[Records excerpted from a collection]
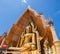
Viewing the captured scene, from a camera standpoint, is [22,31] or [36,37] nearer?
[36,37]

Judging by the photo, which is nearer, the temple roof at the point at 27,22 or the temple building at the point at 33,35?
the temple building at the point at 33,35

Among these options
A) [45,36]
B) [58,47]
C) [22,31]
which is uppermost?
[22,31]

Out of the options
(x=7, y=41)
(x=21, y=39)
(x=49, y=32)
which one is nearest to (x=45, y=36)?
(x=49, y=32)

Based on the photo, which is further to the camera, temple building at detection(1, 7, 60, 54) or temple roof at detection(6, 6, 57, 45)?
temple roof at detection(6, 6, 57, 45)

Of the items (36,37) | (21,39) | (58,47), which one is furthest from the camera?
(21,39)

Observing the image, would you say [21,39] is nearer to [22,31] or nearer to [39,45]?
[22,31]

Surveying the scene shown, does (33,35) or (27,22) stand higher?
(27,22)

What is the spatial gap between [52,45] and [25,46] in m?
1.01

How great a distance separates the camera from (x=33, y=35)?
5711mm

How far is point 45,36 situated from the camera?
5.25 meters

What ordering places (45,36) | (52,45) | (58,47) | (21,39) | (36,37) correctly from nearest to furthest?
(58,47), (52,45), (45,36), (36,37), (21,39)

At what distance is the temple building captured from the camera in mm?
4945

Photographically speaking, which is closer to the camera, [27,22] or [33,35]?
[33,35]

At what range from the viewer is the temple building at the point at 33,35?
4.95m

### SET TASK
Set the entries down again exactly. Do not include the images.

### RESULT OF THE TASK
Viewing the captured scene, from a camera standpoint, is [22,31] or [36,37] nearer?
[36,37]

Judging by the photo, which is nearer, the temple roof at the point at 27,22 or the temple building at the point at 33,35?
the temple building at the point at 33,35

Among these options
A) [45,36]
B) [58,47]
C) [22,31]
which is uppermost?
[22,31]

Out of the options
(x=7, y=41)
(x=21, y=39)
(x=49, y=32)
which one is nearest to (x=45, y=36)?
(x=49, y=32)

Based on the photo, which is further to the camera, temple building at detection(1, 7, 60, 54) or temple roof at detection(6, 6, 57, 45)?
temple roof at detection(6, 6, 57, 45)

Of the items (36,37) | (21,39) | (58,47), which one is furthest from the camera?
(21,39)

Observing the image, would you say [21,39] is nearer to [22,31] or nearer to [39,45]?
[22,31]

Surveying the scene shown, does (33,35) or (27,22) stand higher?
(27,22)

What is the spatial gap between [52,45] and [25,46] in m?
1.01

How great a distance separates the camera from (x=33, y=35)?
5711mm

How far is point 45,36 situated from the camera?
5.25 meters

What ordering places (45,36) | (52,45) | (58,47) | (21,39) | (36,37) correctly from nearest to furthest?
(58,47), (52,45), (45,36), (36,37), (21,39)

At what distance is the temple building captured from the camera in mm?
4945

Photographically speaking, which is closer to the camera, [27,22] or [33,35]?
[33,35]

At what range from the viewer is the temple building at the point at 33,35?
4.95m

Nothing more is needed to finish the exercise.